Une morale pour temps de crise
Le succès de la prédication de Jean le Baptiste attire vers lui des gens très divers. Ce ne sont pas seulement des âmes d’élite qui attendaient le Messie, mais ce sont aussi bien des prostituées et des publicains, comme ceux qui entoureront bientôt Jésus et lui feront une si mauvaise réputation. Mais si c’est le tout-venant qui se presse autour du prédicateur hirsute qui les interpelle au nom de Dieu, il faut qu’il leur propose un chemin pour se rapprocher de la volonté du Dieu. Le baptême qu’il leur propose les purifiera, certes, mais à condition de rejeter ce qui les séparait de la sainteté de Dieu. Jean n’entre pas dans les subtilités de la Loi telle que l’exposaient les maîtres rabbiniques. Tous ces gens qui aspirent à être sauvés et à commencer une vie nouvelle attendent une réponse simple. Pas nécessairement quelque chose de facile, pas simplement une bonne intention qu’on pourra vite oublier, mais un renoncement significatif qui marquera le coup.
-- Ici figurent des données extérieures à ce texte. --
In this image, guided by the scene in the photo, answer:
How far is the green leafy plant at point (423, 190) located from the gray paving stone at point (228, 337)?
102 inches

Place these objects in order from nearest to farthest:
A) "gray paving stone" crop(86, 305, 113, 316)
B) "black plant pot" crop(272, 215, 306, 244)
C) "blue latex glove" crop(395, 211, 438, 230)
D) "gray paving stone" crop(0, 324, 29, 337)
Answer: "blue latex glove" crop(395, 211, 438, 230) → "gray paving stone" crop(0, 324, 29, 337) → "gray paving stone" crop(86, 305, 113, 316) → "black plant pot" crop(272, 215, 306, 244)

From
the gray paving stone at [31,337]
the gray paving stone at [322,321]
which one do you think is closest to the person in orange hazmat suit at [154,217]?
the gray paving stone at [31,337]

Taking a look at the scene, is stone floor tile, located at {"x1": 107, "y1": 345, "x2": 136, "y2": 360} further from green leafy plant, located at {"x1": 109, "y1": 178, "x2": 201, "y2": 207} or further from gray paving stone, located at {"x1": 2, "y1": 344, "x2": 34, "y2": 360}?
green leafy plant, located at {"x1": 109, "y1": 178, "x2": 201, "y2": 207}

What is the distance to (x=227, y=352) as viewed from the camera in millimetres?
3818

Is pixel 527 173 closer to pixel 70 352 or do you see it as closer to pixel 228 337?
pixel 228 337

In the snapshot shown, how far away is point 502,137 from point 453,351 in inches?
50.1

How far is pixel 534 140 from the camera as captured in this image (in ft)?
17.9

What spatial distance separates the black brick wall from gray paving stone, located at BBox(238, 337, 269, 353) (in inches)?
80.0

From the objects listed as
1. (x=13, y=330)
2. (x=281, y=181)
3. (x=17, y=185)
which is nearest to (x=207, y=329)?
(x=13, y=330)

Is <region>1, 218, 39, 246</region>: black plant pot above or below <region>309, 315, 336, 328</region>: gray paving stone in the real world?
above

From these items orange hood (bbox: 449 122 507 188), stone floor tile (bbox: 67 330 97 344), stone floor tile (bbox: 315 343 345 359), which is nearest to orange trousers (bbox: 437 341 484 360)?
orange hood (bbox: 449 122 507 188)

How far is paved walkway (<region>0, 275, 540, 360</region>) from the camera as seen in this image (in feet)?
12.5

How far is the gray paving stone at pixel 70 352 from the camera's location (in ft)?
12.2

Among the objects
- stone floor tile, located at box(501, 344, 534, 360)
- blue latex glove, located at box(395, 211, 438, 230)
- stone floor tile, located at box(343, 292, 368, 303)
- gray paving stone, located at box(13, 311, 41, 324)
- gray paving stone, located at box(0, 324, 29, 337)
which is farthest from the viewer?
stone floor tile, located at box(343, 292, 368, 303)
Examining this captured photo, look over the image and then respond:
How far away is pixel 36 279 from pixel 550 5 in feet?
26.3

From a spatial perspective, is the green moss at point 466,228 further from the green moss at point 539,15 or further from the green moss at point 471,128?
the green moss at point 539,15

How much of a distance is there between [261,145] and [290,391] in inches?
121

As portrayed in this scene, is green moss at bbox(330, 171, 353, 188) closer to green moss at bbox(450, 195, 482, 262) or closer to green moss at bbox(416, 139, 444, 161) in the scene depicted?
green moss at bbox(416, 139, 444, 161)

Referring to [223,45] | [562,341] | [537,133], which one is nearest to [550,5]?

Pour chacun, il a un mot juste : Il vint aussi des publicains pour se faire baptiser et ils lui dirent : “Maître, que devons-nous faire ? “Il leur dit : “N’exigez rien au-delà de ce qui vous est prescrit”. Des soldats aussi lui demandèrent : “Et nous, que devons-nous faire ? ” Il leur dit : “Ne molestez ni ne dénoncez faussement personne, et contentez-vous de votre solde”.
Jean-Baptiste n’est pas un réformateur social, il ne prêche pas l’avènement de la société sans classes. Il va au plus pressé, il y a des âmes qui ont soif et il ne faut pas laisser passer ce moment de grâce, où, peut-être, la lumière va entrer dans leur vie. Dans les récits des missionnaires de jadis qui œuvraient en terre païenne (ou aussi ceux qui participaient à des missions de l’intérieur en France ou ailleurs), on voit ce qu’a pu être ce moment où toute une population se livrait au Christ et où il fallait trouver des moyens pour faire vivre la vie familiale chrétienne à des polygames, le respect de la propriété privées à des pillards endurcis, etc…
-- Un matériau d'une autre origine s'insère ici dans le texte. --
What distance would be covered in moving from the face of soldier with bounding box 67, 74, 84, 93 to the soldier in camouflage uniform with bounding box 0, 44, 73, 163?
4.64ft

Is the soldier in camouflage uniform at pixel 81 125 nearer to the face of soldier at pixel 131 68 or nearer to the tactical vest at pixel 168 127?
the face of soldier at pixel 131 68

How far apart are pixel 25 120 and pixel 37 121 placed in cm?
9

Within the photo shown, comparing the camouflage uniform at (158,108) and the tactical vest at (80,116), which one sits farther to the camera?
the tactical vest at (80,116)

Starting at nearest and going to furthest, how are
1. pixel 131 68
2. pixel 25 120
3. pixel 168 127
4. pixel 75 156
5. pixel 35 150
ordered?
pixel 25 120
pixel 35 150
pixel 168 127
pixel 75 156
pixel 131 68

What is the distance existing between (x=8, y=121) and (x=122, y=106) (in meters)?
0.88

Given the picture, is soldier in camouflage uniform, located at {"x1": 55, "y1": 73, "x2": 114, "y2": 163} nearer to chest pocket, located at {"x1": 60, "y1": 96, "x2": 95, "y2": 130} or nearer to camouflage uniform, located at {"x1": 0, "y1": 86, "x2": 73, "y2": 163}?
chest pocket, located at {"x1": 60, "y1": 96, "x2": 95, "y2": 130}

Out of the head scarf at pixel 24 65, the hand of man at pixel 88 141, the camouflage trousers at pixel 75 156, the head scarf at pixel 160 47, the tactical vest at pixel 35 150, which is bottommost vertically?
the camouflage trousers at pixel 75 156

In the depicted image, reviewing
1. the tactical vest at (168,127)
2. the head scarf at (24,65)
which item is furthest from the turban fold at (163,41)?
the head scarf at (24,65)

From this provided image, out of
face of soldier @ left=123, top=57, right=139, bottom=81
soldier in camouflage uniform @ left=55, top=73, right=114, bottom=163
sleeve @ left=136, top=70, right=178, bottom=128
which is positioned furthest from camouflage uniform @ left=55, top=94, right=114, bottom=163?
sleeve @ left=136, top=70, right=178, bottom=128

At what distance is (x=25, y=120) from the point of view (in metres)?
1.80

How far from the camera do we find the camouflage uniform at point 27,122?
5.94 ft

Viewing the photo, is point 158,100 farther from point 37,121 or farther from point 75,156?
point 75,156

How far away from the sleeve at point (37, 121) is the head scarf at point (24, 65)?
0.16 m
Toute proportion gardée, nous en sommes là. Et cette urgence qui est celle d’un « hôpital de campagne » peut éclairer certaines des positions de notre Saint Père le pape François (la comparaison est d’ailleurs de lui). Il ne s’agit pas de relativiser l’exigence du Seigneur et d’adapter la règle morale aux habitudes peccamineuses des uns et des autres. Mais il s’agit d’œuvrer à une conversion, une vraie conversion, qui soulèvera tout l’être humain et le mettra en état de dire au Seigneur : « que nous faut-il faire ? », comme le demandaient les interlocuteurs de Jean-Baptiste.